Jan 03 04:56:59 MILDEVKUB050 systemd[1]: kubelet.service: Failed with result 'exit-code'.
Jan 03 04:57:10 MILDEVKUB050 systemd[1]: kubelet.service: Service hold-off time over, scheduling restart.
Jan 03 04:57:10 MILDEVKUB050 systemd[1]: Stopped kubelet: The Kubernetes Node Agent.
Jan 03 04:57:10 MILDEVKUB050 systemd[1]: Started kubelet: The Kubernetes Node Agent.

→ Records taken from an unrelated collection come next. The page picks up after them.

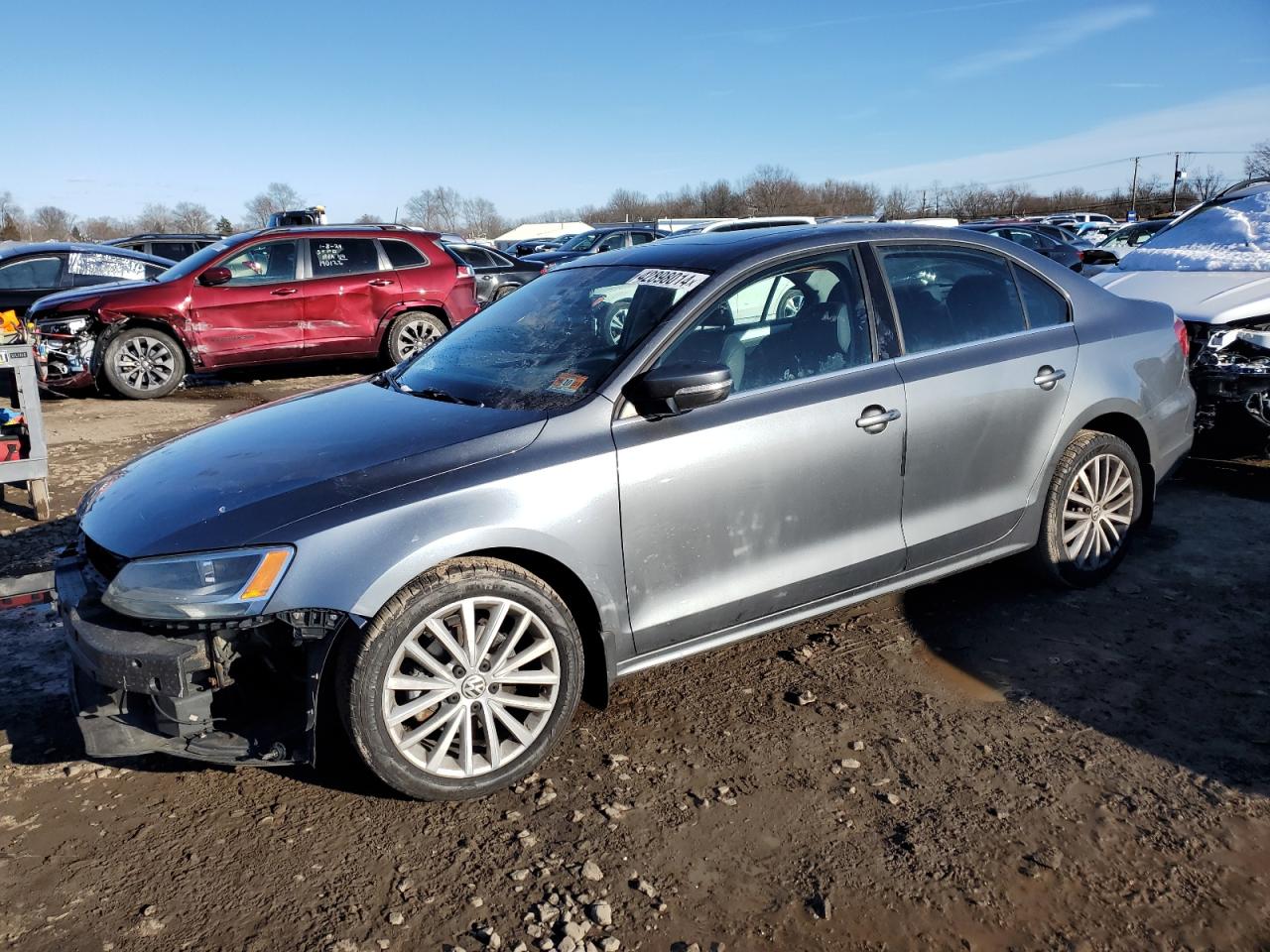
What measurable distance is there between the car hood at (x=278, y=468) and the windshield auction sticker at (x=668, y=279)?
78 cm

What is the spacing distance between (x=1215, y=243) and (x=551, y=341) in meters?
5.77

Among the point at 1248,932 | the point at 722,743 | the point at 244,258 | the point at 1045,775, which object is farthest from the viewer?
the point at 244,258

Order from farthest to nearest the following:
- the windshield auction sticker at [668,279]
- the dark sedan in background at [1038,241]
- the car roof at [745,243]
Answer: the dark sedan in background at [1038,241]
the car roof at [745,243]
the windshield auction sticker at [668,279]

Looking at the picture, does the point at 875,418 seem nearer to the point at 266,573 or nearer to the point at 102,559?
the point at 266,573

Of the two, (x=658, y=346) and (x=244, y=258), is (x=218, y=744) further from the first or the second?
(x=244, y=258)

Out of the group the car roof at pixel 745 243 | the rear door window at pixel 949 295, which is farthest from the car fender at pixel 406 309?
the rear door window at pixel 949 295

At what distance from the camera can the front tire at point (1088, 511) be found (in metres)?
4.36

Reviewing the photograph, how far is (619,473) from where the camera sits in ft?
10.5

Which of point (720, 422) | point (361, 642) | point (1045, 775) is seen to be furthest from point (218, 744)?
point (1045, 775)

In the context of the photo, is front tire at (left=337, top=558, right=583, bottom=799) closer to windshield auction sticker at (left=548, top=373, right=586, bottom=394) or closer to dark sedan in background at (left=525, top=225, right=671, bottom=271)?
windshield auction sticker at (left=548, top=373, right=586, bottom=394)

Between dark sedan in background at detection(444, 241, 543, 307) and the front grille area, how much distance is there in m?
9.07

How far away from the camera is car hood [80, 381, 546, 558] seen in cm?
292

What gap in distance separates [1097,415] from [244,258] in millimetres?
9048

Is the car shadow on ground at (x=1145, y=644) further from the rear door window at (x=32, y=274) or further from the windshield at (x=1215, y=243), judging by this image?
the rear door window at (x=32, y=274)
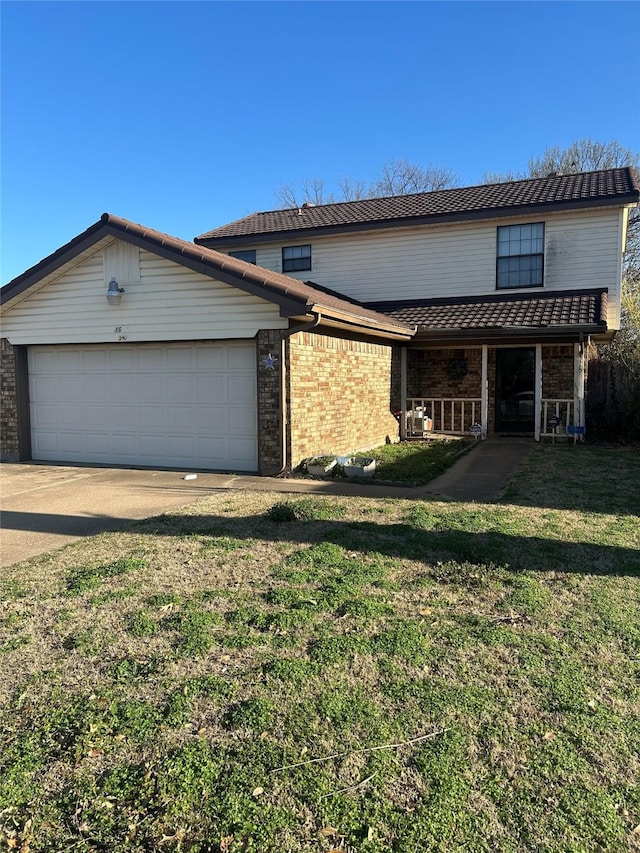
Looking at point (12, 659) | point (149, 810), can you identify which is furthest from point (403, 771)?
point (12, 659)

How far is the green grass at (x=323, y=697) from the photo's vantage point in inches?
96.5

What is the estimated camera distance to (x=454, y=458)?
40.1 ft

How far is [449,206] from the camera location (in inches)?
655

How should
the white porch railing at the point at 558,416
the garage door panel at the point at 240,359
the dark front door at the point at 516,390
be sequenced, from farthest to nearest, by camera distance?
the dark front door at the point at 516,390
the white porch railing at the point at 558,416
the garage door panel at the point at 240,359

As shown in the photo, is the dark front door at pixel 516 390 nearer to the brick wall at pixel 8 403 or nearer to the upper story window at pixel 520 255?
the upper story window at pixel 520 255

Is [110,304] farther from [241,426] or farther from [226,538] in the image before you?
[226,538]

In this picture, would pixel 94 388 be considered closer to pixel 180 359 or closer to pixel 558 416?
pixel 180 359

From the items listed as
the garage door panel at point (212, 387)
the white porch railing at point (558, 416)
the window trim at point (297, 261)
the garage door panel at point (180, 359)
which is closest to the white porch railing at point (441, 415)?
the white porch railing at point (558, 416)

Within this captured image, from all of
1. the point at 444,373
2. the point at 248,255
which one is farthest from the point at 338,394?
the point at 248,255

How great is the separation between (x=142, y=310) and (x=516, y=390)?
11304 mm

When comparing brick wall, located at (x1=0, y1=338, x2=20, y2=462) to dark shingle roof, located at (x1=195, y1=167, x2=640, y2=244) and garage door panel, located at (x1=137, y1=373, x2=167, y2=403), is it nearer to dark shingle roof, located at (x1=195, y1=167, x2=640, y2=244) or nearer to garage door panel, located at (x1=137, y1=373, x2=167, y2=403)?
garage door panel, located at (x1=137, y1=373, x2=167, y2=403)

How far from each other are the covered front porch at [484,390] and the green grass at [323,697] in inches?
377

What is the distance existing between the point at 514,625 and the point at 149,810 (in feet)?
8.82

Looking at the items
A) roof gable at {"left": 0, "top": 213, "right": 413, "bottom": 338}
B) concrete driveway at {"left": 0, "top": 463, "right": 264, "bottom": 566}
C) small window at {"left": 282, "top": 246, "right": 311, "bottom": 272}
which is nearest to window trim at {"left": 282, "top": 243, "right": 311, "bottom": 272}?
small window at {"left": 282, "top": 246, "right": 311, "bottom": 272}
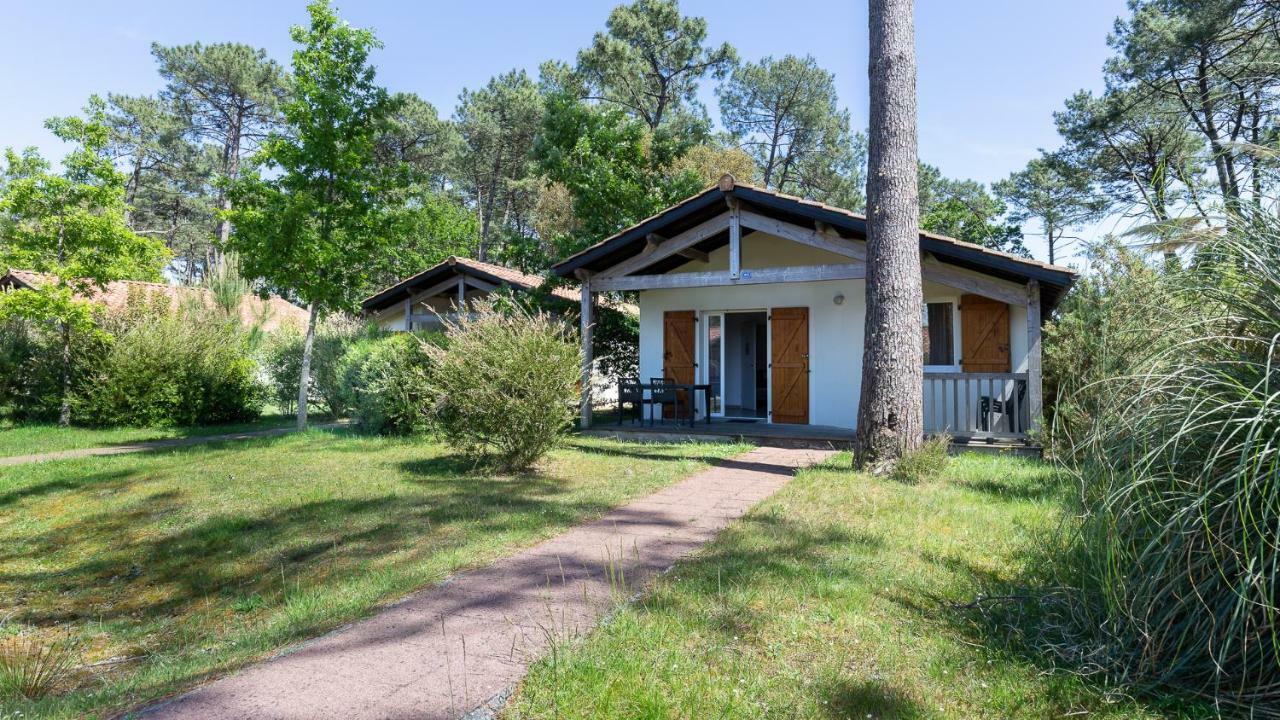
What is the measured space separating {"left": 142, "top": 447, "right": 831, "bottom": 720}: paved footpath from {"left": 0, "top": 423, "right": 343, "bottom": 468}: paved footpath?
9308 mm

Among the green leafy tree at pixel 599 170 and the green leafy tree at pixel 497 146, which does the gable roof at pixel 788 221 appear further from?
the green leafy tree at pixel 497 146

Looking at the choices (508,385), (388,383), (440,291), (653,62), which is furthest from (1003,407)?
(653,62)

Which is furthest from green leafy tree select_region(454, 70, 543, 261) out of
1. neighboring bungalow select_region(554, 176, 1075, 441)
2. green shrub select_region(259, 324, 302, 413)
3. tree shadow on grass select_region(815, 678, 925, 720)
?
tree shadow on grass select_region(815, 678, 925, 720)

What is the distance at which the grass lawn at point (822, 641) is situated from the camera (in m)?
2.54

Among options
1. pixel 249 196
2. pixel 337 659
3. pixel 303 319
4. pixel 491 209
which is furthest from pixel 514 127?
pixel 337 659

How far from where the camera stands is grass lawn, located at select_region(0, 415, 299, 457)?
11.1 metres

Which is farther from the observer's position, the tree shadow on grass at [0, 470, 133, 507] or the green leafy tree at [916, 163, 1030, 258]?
the green leafy tree at [916, 163, 1030, 258]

log file: service: Unit entered failed state

I tried by restarting the kubelet. But still there is no change in node state. Not ready state only.

Updates

When I am trying the command systemctl list-units --type=swap --state=active , then I am getting the following response,

docker@MILDEVKUB040:~$ systemctl list-units --type=swap --state=active
UNIT                                            LOAD   ACTIVE SUB    DESCRIPTION
dev-mapper-MILDEVDCR01\x2d\x2dvg\x2dswap_1.swap loaded active active /dev/mapper/MILDEVDCR01--vg-swap_1

Important

When I am getting these kind of issue with node not ready, each time I need to disable the swap and need to reload the daemon and kubelet. After that node becomes ready state. And again I need to repeat the same.

How can I find a permanent solution for this?

-- Jacob
kubelet
kubernetes

2 Answers

1/11/2020

The root cause is the swap space. To disable completely follow steps:

  • run swapoff -a: this will immediately disable swap but will activate on restart
  • remove any swap entry from /etc/fstab reboot the system.

If the swap is gone, good. If, for some reason, it is still here, you had to remove the swap partition. Repeat steps 1 and 2 and, after that, use fdisk or parted to remove the (now unused) swap partition. Use great care here: removing the wrong partition will have disastrous effects!

  • reboot

This should resolve your issue.

-- Umesh Kumhar
Source: StackOverflow

1/3/2020

failed to run Kubelet: running with swap on is not supported, please disable swap

You need to disable swap on the system for kubelet to work. You can disable swap with sudo swapoff -a

For systemd based systems, there is another way of enabling swap partitions using swap units which gets enabled whenever systemd reloads even if you have turned off swap using swapoff -a

https://www.freedesktop.org/software/systemd/man/systemd.swap.html

Check if you have any swap units using systemctl list-units --type=swap --state=active

You can permanently disable any active swap unit with systemctl mask <unit name>.

Note: Do not use systemctl disable <unit name> to disable the swap unit as swap unit will be activated again when systemd reloads. Use systemctl mask <unit name> only.

To make sure swap doesn't get re-enabled when your system reboots due to power cycle or any other reason, remove or comment out the swap entries in /etc/fstab

Summarizing:

  1. Run sudo swapoff -a

  2. Check if you have swap units with command systemctl list-units --type=swap --state=active. If there are any active swap units, mask them using systemctl mask <unit name>

  3. Remove swap entries in /etc/fstab

-- Shashank V
Source: StackOverflow